Lines of data:
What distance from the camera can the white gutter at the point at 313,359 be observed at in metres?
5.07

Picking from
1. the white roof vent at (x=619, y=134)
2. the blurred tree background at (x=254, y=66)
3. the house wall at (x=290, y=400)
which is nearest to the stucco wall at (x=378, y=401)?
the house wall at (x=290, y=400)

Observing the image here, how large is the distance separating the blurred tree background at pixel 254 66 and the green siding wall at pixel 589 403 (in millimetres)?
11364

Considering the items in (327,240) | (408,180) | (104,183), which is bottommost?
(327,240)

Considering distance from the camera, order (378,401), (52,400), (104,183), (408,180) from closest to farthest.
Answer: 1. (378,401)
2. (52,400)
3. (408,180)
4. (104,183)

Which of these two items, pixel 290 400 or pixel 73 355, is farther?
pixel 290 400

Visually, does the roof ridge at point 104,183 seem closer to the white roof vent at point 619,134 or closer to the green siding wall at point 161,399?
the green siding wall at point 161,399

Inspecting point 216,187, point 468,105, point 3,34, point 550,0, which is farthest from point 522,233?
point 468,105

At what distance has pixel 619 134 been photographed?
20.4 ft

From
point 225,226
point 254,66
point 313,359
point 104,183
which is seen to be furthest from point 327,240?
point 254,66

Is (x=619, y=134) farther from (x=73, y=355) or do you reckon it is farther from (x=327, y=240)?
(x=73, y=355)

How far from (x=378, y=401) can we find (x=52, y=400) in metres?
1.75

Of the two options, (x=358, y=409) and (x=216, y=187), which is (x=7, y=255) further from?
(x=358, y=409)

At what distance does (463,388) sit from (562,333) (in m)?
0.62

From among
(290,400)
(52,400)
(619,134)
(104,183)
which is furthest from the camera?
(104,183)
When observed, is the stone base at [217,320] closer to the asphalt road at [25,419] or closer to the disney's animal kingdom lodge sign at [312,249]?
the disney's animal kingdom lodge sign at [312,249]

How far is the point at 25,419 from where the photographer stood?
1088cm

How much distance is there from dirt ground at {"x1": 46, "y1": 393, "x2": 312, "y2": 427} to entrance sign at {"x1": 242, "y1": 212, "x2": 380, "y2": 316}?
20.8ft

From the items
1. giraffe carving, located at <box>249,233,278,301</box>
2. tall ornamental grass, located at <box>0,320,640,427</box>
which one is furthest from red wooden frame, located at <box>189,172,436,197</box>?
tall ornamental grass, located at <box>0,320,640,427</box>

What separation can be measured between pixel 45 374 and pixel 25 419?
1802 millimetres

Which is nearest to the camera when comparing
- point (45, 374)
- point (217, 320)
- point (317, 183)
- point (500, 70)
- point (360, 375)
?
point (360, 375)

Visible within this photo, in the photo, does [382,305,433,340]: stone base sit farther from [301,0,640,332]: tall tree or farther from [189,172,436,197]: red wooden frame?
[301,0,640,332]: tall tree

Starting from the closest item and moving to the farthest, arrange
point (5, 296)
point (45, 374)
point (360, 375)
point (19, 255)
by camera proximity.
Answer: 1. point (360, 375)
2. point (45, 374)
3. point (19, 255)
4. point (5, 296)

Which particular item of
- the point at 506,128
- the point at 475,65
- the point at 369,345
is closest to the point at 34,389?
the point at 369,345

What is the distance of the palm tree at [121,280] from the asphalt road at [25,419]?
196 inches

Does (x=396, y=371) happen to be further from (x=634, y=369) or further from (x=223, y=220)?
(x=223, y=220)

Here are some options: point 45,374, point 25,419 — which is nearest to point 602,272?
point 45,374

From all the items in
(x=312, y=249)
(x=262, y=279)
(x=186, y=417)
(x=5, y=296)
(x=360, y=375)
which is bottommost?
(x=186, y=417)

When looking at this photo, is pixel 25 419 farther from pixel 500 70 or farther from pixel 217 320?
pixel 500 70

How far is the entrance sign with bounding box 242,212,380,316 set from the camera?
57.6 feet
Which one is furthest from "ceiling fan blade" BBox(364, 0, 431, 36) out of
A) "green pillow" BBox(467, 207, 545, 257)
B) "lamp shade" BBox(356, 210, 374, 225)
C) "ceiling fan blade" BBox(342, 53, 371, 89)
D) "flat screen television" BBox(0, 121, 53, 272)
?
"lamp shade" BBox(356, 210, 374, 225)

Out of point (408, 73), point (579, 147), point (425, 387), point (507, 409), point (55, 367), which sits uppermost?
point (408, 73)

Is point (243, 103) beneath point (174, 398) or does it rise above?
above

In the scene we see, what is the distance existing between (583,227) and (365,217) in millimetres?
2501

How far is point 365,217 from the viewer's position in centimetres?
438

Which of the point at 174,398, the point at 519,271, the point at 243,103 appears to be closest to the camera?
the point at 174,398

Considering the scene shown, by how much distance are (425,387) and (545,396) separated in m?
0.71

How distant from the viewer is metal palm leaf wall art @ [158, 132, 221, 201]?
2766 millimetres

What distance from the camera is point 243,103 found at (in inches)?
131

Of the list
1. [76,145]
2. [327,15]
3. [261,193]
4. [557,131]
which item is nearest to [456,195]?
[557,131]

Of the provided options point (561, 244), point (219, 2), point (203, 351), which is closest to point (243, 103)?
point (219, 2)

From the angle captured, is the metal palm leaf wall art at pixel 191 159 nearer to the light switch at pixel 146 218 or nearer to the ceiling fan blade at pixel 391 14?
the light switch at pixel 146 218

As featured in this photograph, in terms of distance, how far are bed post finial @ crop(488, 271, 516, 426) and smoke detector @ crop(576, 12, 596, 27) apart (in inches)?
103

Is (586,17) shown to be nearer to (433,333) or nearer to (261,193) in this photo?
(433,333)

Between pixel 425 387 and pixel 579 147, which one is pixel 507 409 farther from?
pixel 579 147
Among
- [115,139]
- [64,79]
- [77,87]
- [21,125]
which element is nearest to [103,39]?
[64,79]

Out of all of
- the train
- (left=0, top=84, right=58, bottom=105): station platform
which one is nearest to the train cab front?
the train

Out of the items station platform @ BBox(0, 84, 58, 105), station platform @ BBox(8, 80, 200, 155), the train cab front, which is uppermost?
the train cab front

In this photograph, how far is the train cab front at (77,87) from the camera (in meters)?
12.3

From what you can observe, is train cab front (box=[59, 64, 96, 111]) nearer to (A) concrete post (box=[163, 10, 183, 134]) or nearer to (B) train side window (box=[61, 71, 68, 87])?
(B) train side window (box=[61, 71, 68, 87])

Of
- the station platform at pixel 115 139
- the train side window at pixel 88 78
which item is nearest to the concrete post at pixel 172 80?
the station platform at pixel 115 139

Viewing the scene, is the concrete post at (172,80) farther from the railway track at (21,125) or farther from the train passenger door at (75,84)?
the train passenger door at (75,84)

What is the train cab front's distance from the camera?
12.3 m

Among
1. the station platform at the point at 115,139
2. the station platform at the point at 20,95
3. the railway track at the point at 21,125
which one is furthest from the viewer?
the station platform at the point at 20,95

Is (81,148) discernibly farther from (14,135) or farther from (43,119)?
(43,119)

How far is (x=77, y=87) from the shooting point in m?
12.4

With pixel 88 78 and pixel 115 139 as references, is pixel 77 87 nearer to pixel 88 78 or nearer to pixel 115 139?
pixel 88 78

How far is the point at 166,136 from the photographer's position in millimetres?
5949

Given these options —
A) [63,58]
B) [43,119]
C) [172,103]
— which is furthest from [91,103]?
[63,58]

Work required:
Copy every line of the data above, character for character, with no changes.

Solution to this exercise:
What distance from the camera can the white gutter at the point at 313,359 be observed at in metres?
5.07

Picking from
1. the white roof vent at (x=619, y=134)
2. the blurred tree background at (x=254, y=66)
3. the house wall at (x=290, y=400)
which is nearest to the stucco wall at (x=378, y=401)?
the house wall at (x=290, y=400)

Observing the image here, how large is the distance separating the blurred tree background at pixel 254 66 and the green siding wall at pixel 589 403 (in millimetres)?
11364

Considering the items in (327,240) | (408,180) | (104,183), which is bottommost?
(327,240)

Considering distance from the camera, order (378,401), (52,400), (104,183), (408,180) from closest to farthest.
Answer: 1. (378,401)
2. (52,400)
3. (408,180)
4. (104,183)

Which of these two items, pixel 290 400 or pixel 73 355, is farther?
pixel 290 400

Visually, does the roof ridge at point 104,183 seem closer to the white roof vent at point 619,134 or closer to the green siding wall at point 161,399?
the green siding wall at point 161,399

Inspecting point 216,187, point 468,105, point 3,34, point 550,0, which is farthest from point 522,233?
point 468,105

At what distance has pixel 619 134 been photographed?
20.4 ft

From
point 225,226
point 254,66
point 313,359
point 104,183
which is seen to be furthest from point 327,240?
point 254,66

Is (x=619, y=134) farther from (x=73, y=355) or do you reckon it is farther from (x=327, y=240)?
(x=73, y=355)

How far from (x=378, y=401) can we find (x=52, y=400) in metres?
1.75

Of the two options, (x=358, y=409) and (x=216, y=187), which is (x=7, y=255) further from?
(x=358, y=409)

At what distance does (463,388) sit from (562,333) (in m)?
0.62

From among
(290,400)
(52,400)
(619,134)
(104,183)
which is furthest from the camera?
(104,183)
When observed, is the stone base at [217,320] closer to the asphalt road at [25,419] or closer to the disney's animal kingdom lodge sign at [312,249]?
the disney's animal kingdom lodge sign at [312,249]

How far is the point at 25,419 from where the photographer stood?
1088cm

How much distance is there from dirt ground at {"x1": 46, "y1": 393, "x2": 312, "y2": 427} to entrance sign at {"x1": 242, "y1": 212, "x2": 380, "y2": 316}?
20.8ft

From the items
1. giraffe carving, located at <box>249,233,278,301</box>
2. tall ornamental grass, located at <box>0,320,640,427</box>
which one is furthest from red wooden frame, located at <box>189,172,436,197</box>?
tall ornamental grass, located at <box>0,320,640,427</box>

What separation can be measured between pixel 45 374 and pixel 25 419?
1802 millimetres

Which is nearest to the camera when comparing
- point (45, 374)
- point (217, 320)
- point (317, 183)
- point (500, 70)
- point (360, 375)
?
point (360, 375)

Visible within this photo, in the photo, does [382,305,433,340]: stone base sit farther from [301,0,640,332]: tall tree or farther from [189,172,436,197]: red wooden frame?
[301,0,640,332]: tall tree

Starting from the closest item and moving to the farthest, arrange
point (5, 296)
point (45, 374)
point (360, 375)
point (19, 255)
by camera proximity.
Answer: 1. point (360, 375)
2. point (45, 374)
3. point (19, 255)
4. point (5, 296)

Which particular item of
- the point at 506,128
- the point at 475,65
- the point at 369,345
is closest to the point at 34,389?
the point at 369,345

What is the distance of the palm tree at [121,280] from the asphalt road at [25,419]?
196 inches

Does (x=396, y=371) happen to be further from (x=634, y=369) or further from (x=223, y=220)?
(x=223, y=220)

Here are some options: point 45,374, point 25,419 — which is nearest to point 602,272?
point 45,374

From all the items in
(x=312, y=249)
(x=262, y=279)
(x=186, y=417)
(x=5, y=296)
(x=360, y=375)
which is bottommost?
(x=186, y=417)

When looking at this photo, is pixel 25 419 farther from pixel 500 70 or farther from pixel 217 320?
pixel 500 70

How far is the entrance sign with bounding box 242,212,380,316 set from the camera?
57.6 feet
Which one is furthest from "ceiling fan blade" BBox(364, 0, 431, 36) out of
A) "green pillow" BBox(467, 207, 545, 257)
B) "lamp shade" BBox(356, 210, 374, 225)
C) "ceiling fan blade" BBox(342, 53, 371, 89)
D) "flat screen television" BBox(0, 121, 53, 272)
?
"lamp shade" BBox(356, 210, 374, 225)

Out of point (408, 73), point (579, 147), point (425, 387), point (507, 409), point (55, 367), which sits uppermost?
point (408, 73)

Is point (243, 103) beneath point (174, 398) or does it rise above?
above

In the scene we see, what is the distance existing between (583,227) and (365,217) in millimetres?
2501

How far is point 365,217 from the viewer's position in centimetres?
438

Which of the point at 174,398, the point at 519,271, the point at 243,103 appears to be closest to the camera?
the point at 174,398

Considering the scene shown, by how much distance are (425,387) and (545,396) separated in m?
0.71

How distant from the viewer is metal palm leaf wall art @ [158, 132, 221, 201]?
2766 millimetres

What distance from the camera is point 243,103 found at (in inches)?
131

Of the list
1. [76,145]
2. [327,15]
3. [261,193]
4. [557,131]
which item is nearest to [456,195]?
[557,131]

Of the provided options point (561, 244), point (219, 2), point (203, 351), which is closest to point (243, 103)?
point (219, 2)

From the angle captured, is the metal palm leaf wall art at pixel 191 159 nearer to the light switch at pixel 146 218 or nearer to the ceiling fan blade at pixel 391 14?
the light switch at pixel 146 218

As featured in this photograph, in terms of distance, how far are bed post finial @ crop(488, 271, 516, 426) and smoke detector @ crop(576, 12, 596, 27) apart (in inches)?
103

Is (586,17) shown to be nearer to (433,333) or nearer to (261,193) in this photo?
(433,333)

Between pixel 425 387 and pixel 579 147, which one is pixel 507 409 farther from?
pixel 579 147
Among
- [115,139]
- [64,79]
- [77,87]
- [21,125]
which element is nearest to [103,39]?
[64,79]

Out of all of
- the train
- (left=0, top=84, right=58, bottom=105): station platform
which one is nearest to the train cab front?
the train

Out of the items station platform @ BBox(0, 84, 58, 105), station platform @ BBox(8, 80, 200, 155), the train cab front, which is uppermost?
the train cab front

In this photograph, how far is the train cab front at (77,87) from the camera (in meters)?
12.3

From what you can observe, is train cab front (box=[59, 64, 96, 111]) nearer to (A) concrete post (box=[163, 10, 183, 134]) or nearer to (B) train side window (box=[61, 71, 68, 87])?
(B) train side window (box=[61, 71, 68, 87])

Of
- the station platform at pixel 115 139
- the train side window at pixel 88 78
which item is nearest to the concrete post at pixel 172 80?
the station platform at pixel 115 139

Viewing the scene, is the concrete post at (172,80) farther from the railway track at (21,125) or farther from the train passenger door at (75,84)?
the train passenger door at (75,84)

What is the train cab front's distance from the camera?
12.3 m

Among
1. the station platform at the point at 115,139
2. the station platform at the point at 20,95
3. the railway track at the point at 21,125
which one is furthest from the viewer?
the station platform at the point at 20,95

Is (81,148) discernibly farther from (14,135) or farther from (43,119)?
(43,119)

How far is (x=77, y=87) from the shooting point in m?
12.4

With pixel 88 78 and pixel 115 139 as references, is pixel 77 87 nearer to pixel 88 78 or nearer to pixel 115 139?
pixel 88 78

How far is the point at 166,136 from the photographer's position in millimetres?
5949

Given these options —
A) [63,58]
B) [43,119]
C) [172,103]
— which is furthest from [91,103]?
[63,58]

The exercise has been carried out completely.